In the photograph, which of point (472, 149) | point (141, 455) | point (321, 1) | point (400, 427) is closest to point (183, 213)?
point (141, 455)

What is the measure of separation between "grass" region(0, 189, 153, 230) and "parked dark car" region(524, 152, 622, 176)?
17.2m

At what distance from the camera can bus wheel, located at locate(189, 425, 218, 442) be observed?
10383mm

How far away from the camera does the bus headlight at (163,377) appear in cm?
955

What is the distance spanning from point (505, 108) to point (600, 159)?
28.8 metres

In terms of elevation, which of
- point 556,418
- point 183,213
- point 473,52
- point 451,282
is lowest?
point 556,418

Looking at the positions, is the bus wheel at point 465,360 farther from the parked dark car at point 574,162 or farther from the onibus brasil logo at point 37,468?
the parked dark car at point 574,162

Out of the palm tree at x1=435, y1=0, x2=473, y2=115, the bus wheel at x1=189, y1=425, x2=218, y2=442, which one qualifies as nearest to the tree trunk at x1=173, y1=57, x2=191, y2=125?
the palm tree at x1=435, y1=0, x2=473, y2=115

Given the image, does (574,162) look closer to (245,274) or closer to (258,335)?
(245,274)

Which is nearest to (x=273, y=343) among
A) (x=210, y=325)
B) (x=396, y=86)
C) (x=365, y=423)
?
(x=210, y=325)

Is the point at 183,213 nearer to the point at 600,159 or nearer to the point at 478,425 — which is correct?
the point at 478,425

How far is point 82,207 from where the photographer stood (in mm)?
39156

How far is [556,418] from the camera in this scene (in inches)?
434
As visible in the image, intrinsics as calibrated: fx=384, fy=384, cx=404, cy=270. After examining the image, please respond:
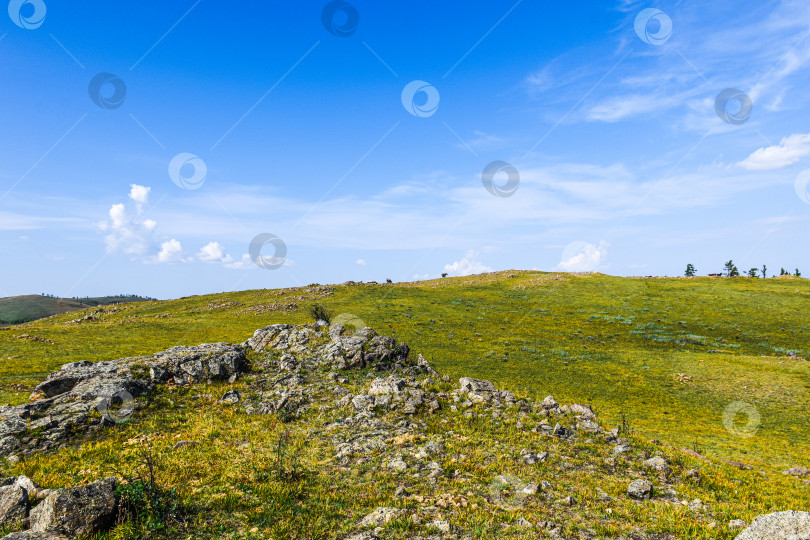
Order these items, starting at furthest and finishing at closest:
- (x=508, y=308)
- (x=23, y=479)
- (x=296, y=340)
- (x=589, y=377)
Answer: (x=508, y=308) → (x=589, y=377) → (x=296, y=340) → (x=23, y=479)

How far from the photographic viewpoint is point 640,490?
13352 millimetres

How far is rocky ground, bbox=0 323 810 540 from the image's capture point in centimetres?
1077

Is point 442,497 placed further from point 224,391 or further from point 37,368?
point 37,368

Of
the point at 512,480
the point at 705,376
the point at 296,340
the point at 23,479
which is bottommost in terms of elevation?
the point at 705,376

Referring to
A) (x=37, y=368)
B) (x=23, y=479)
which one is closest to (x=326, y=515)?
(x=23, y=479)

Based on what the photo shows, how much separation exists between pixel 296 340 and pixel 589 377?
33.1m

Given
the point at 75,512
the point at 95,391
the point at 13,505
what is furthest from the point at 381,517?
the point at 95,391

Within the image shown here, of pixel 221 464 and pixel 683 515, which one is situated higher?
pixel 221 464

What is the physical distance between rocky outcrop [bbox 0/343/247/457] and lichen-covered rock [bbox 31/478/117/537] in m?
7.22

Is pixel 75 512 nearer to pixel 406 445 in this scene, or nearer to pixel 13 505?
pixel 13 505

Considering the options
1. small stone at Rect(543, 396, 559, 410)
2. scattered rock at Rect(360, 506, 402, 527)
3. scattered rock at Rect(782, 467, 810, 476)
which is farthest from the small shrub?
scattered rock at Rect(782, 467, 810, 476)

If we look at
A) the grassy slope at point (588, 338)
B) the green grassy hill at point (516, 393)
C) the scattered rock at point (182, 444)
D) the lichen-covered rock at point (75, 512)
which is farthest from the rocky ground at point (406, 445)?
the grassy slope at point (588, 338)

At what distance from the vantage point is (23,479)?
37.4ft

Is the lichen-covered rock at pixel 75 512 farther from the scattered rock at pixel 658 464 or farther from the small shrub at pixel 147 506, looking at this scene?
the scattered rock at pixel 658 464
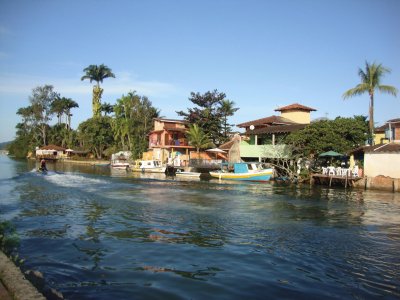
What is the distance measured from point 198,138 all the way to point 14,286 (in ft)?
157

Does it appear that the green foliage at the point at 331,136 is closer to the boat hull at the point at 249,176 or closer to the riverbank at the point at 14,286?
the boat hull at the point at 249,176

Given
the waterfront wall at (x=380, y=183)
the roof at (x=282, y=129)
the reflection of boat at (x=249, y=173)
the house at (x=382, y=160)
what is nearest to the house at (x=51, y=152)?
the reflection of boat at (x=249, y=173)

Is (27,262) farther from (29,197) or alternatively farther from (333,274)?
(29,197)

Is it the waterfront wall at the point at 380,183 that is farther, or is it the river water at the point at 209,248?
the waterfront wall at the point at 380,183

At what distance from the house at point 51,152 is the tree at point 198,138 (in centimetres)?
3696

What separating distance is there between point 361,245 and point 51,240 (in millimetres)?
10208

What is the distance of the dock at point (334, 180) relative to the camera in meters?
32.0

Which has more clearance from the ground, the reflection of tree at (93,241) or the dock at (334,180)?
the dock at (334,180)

_____

#### SHORT PROBLEM
Put each line of the entries above into a JSON list of strings, one string per line. Skip blank lines and leave out the pictures.

#### WRITTEN SOLUTION
[
  "In the photograph, which of point (472, 149) | point (141, 455) | point (321, 1) | point (400, 427) is closest to point (183, 213)?",
  "point (141, 455)",
  "What is the measure of separation between \"grass\" region(0, 189, 153, 230) and \"parked dark car\" region(524, 152, 622, 176)?",
  "17.2m",
  "At what distance from the camera can bus wheel, located at locate(189, 425, 218, 442) be observed?",
  "10383mm",
  "How far away from the camera does the bus headlight at (163,377) appear in cm?",
  "955",
  "What is the distance spanning from point (505, 108) to point (600, 159)?",
  "28.8 metres",
  "In terms of elevation, which of",
  "- point 556,418",
  "- point 183,213",
  "- point 473,52",
  "- point 451,282",
  "is lowest?",
  "point 556,418",
  "Looking at the positions, is the bus wheel at point 465,360 farther from the parked dark car at point 574,162 or farther from the onibus brasil logo at point 37,468?",
  "the parked dark car at point 574,162",
  "Out of the palm tree at x1=435, y1=0, x2=473, y2=115, the bus wheel at x1=189, y1=425, x2=218, y2=442, which one qualifies as nearest to the tree trunk at x1=173, y1=57, x2=191, y2=125?",
  "the palm tree at x1=435, y1=0, x2=473, y2=115",
  "Given the image, does (574,162) look closer to (245,274) or closer to (258,335)?",
  "(245,274)",
  "Which is nearest to (x=273, y=343) among",
  "A) (x=210, y=325)",
  "B) (x=396, y=86)",
  "C) (x=365, y=423)",
  "?",
  "(x=210, y=325)",
  "Is the point at 183,213 nearer to the point at 600,159 or nearer to the point at 478,425 — which is correct?",
  "the point at 478,425",
  "How far is point 82,207 from where the photographer stood (in mm)?",
  "39156",
  "How far is [556,418] from the camera in this scene (in inches)?",
  "434",
  "As visible in the image, intrinsics as calibrated: fx=384, fy=384, cx=404, cy=270. After examining the image, please respond:",
  "Order these items, starting at furthest and finishing at closest:",
  "- (x=508, y=308)",
  "- (x=23, y=479)",
  "- (x=296, y=340)",
  "- (x=589, y=377)",
  "Answer: (x=508, y=308) → (x=589, y=377) → (x=296, y=340) → (x=23, y=479)",
  "How far from the photographic viewpoint is point 640,490?",
  "13352 millimetres",
  "How far is rocky ground, bbox=0 323 810 540 from the image's capture point in centimetres?",
  "1077",
  "Is point 442,497 placed further from point 224,391 or further from point 37,368?",
  "point 37,368",
  "Of",
  "the point at 512,480",
  "the point at 705,376",
  "the point at 296,340",
  "the point at 23,479",
  "which is bottommost in terms of elevation?",
  "the point at 705,376",
  "Referring to",
  "A) (x=37, y=368)",
  "B) (x=23, y=479)",
  "which one is closest to (x=326, y=515)?",
  "(x=23, y=479)",
  "Based on what the photo shows, how much separation exists between pixel 296 340 and pixel 589 377?",
  "33.1m",
  "Given",
  "the point at 75,512",
  "the point at 95,391",
  "the point at 13,505",
  "what is furthest from the point at 381,517?",
  "the point at 95,391",
  "Within the image shown here, of pixel 221 464 and pixel 683 515, which one is situated higher?",
  "pixel 221 464",
  "What is the physical distance between rocky outcrop [bbox 0/343/247/457] and lichen-covered rock [bbox 31/478/117/537] in m?",
  "7.22",
  "Is pixel 75 512 nearer to pixel 406 445 in this scene, or nearer to pixel 13 505?",
  "pixel 13 505",
  "Considering the options",
  "1. small stone at Rect(543, 396, 559, 410)",
  "2. scattered rock at Rect(360, 506, 402, 527)",
  "3. scattered rock at Rect(782, 467, 810, 476)",
  "which is farthest from the small shrub?",
  "scattered rock at Rect(782, 467, 810, 476)",
  "If we look at",
  "A) the grassy slope at point (588, 338)",
  "B) the green grassy hill at point (516, 393)",
  "C) the scattered rock at point (182, 444)",
  "D) the lichen-covered rock at point (75, 512)",
  "which is farthest from the rocky ground at point (406, 445)?",
  "the grassy slope at point (588, 338)",
  "At what distance from the vantage point is (23,479)?",
  "37.4ft",
  "Is the lichen-covered rock at pixel 75 512 farther from the scattered rock at pixel 658 464 or farther from the small shrub at pixel 147 506, looking at this scene?",
  "the scattered rock at pixel 658 464",
  "What is the distance measured from point 198,138 all the way to point 14,286 (in ft)?",
  "157",
  "Does it appear that the green foliage at the point at 331,136 is closer to the boat hull at the point at 249,176 or closer to the riverbank at the point at 14,286?",
  "the boat hull at the point at 249,176",
  "Given",
  "the waterfront wall at (x=380, y=183)",
  "the roof at (x=282, y=129)",
  "the reflection of boat at (x=249, y=173)",
  "the house at (x=382, y=160)",
  "what is nearest to the house at (x=51, y=152)?",
  "the reflection of boat at (x=249, y=173)",
  "Is (27,262) farther from (29,197) or alternatively farther from (333,274)?",
  "(29,197)",
  "Is it the waterfront wall at the point at 380,183 that is farther, or is it the river water at the point at 209,248?",
  "the waterfront wall at the point at 380,183",
  "At what distance from the house at point 51,152 is the tree at point 198,138 (in centimetres)?",
  "3696",
  "What separating distance is there between point 361,245 and point 51,240 (in millimetres)?",
  "10208",
  "What is the distance of the dock at point (334, 180) relative to the camera in meters?",
  "32.0",
  "Which has more clearance from the ground, the reflection of tree at (93,241) or the dock at (334,180)?",
  "the dock at (334,180)"
]